■ **DIRECTIONS FOR THIS TASK**
Return, word for word, the portion of the Notes on Collaboration text starting at "Notes on Collaboration includes a" and ending at "of the project.".

■ **EXCERPTED PASSAGE**
※ ※ ※
Intro



Notes on Collaboration includes personal responses to an invitation to think about the notion of togetherness and collaboration in an expanded sense. Each of the authors come from a different artistic discipline, yet all work with collaborative practices which allowed them to engage with the subject differently, sharing propositional or reflexive stances on past choices, faults, and doubts, to engage you with their thought process.

Notes on Collaboration includes a personal essay, a manifesto, a conversation, an open letter and a two-player board game.



An exercise in letting go

Engy Mohsen

11:06 AM
6 April 2021

Mai and I started a call we had scheduled to think about this text: we were to discuss what it was that we wanted you to come across first, dear reader. I remember we were both coincidentally seated on our balconies. At this point, we realized that we had not met in person throughout the 12-month duration of the project.

“Are we collaborators…?” Mai asked.

I was not surprised by her question. I had been thinking about it in the days leading up to our call. It did not haunt me from the start, but gradually developed as we began to lay out workflow, divide tasks, and hold regular brainstorming meetings. Personally, I find the term “collaborator” too flexible and often misleading. It links people to specific work. Yet it does not reflect how each of them is involved or the scope and effect of their contributions.
※ ※ ※
■ **RECORDED INFORMATION**

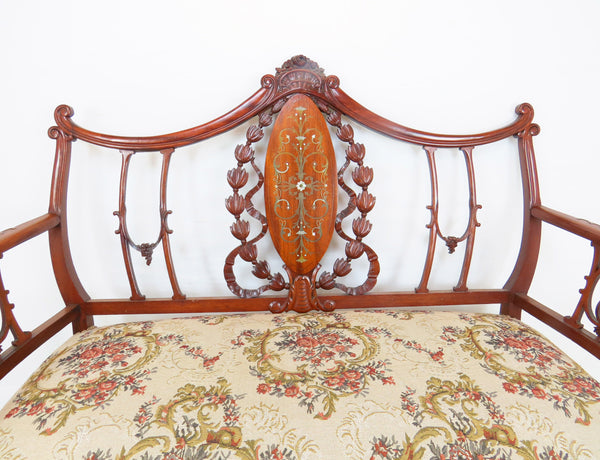 edgebrookhouse Antique Late 19th Century Edwardian Carved Mahogany Settee With Mother-Of-Pearl Inlay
※ ※ ※
■ **RESULT BELOW**
Notes on Collaboration includes a personal essay, a manifesto, a conversation, an open letter and a two-player board game.



An exercise in letting go

Engy Mohsen

11:06 AM
6 April 2021

Mai and I started a call we had scheduled to think about this text: we were to discuss what it was that we wanted you to come across first, dear reader. I remember we were both coincidentally seated on our balconies. At this point, we realized that we had not met in person throughout the 12-month duration of the project.